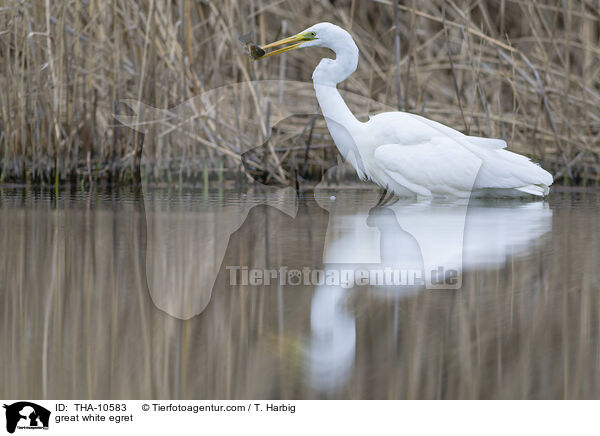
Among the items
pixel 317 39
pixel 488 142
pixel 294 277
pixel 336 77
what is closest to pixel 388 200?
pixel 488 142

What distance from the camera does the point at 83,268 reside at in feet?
◆ ◆ ◆ ◆ ◆
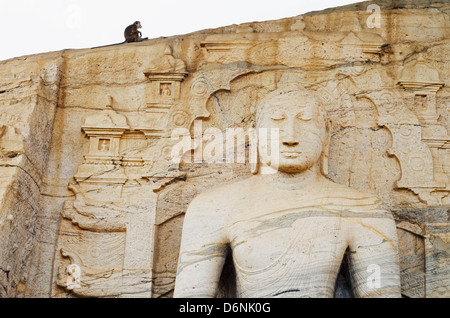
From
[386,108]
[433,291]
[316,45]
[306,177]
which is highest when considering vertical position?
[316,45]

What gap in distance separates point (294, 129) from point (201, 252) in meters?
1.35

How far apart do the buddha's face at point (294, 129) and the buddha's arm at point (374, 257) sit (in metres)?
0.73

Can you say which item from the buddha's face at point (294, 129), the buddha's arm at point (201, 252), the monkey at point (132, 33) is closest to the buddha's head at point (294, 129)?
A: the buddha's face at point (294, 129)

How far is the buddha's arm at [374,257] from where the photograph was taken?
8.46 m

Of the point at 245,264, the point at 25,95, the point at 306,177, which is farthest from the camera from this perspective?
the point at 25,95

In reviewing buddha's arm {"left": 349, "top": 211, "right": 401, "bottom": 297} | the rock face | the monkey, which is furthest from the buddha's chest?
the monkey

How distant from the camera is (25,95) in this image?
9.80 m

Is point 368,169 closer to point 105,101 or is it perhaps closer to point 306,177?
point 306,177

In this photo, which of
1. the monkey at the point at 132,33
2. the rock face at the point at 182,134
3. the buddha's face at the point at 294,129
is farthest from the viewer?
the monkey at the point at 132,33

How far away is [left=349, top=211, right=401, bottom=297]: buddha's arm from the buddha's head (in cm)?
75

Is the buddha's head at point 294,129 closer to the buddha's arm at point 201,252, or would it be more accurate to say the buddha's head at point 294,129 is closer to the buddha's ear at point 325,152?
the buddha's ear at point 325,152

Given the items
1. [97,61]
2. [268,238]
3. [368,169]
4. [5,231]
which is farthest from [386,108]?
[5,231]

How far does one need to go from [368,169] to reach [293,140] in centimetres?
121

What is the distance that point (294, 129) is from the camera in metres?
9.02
◆ ◆ ◆ ◆ ◆
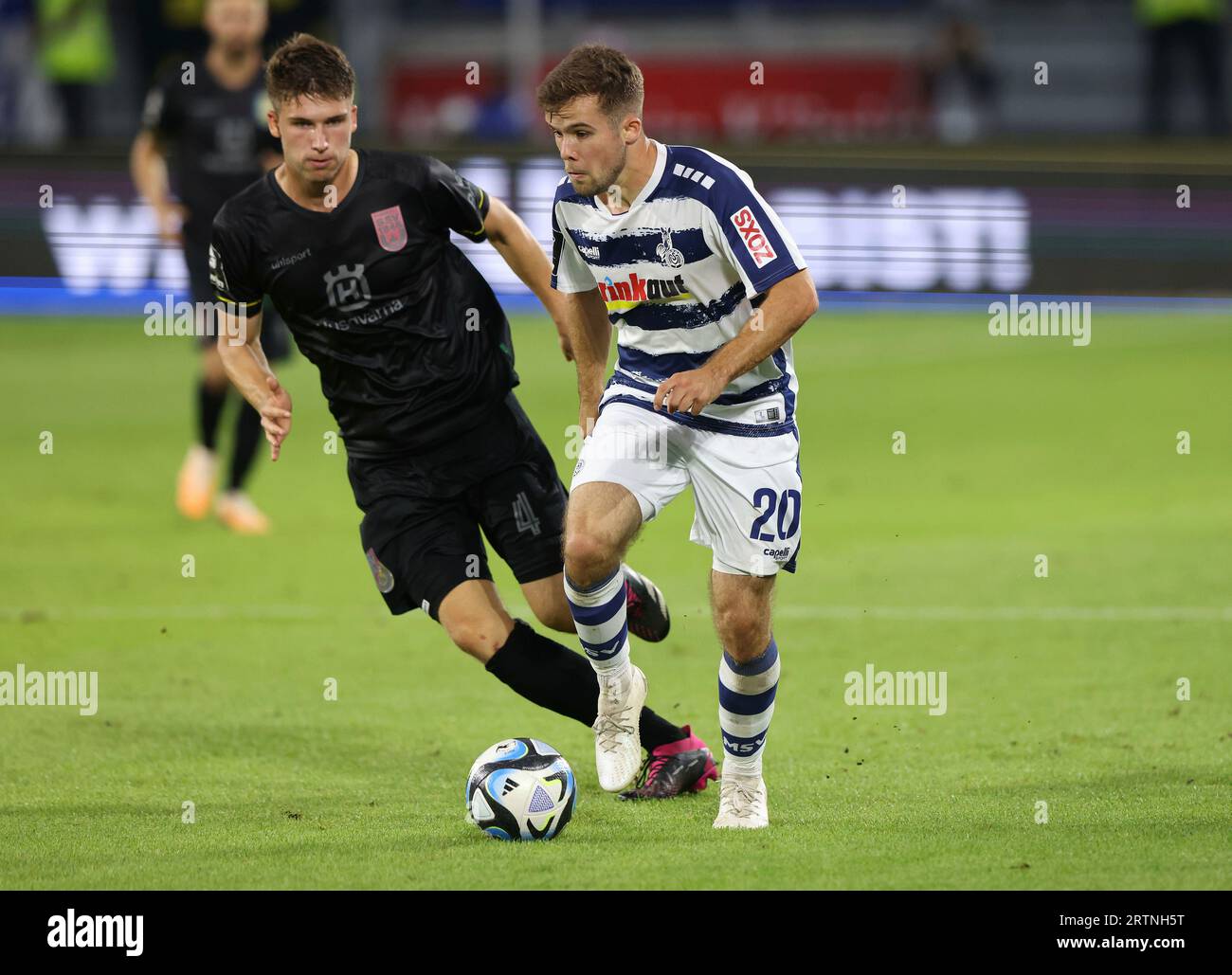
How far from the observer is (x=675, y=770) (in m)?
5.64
◆ ◆ ◆ ◆ ◆
**STATED EXERCISE**:
Which lines in the records above contain the word "rock"? Copy each of them out.

**ANSWER BELOW**:
In reviewing buddha's arm {"left": 349, "top": 211, "right": 401, "bottom": 297} | the rock face | the monkey, which is furthest from the buddha's chest?
2. the rock face at the point at 182,134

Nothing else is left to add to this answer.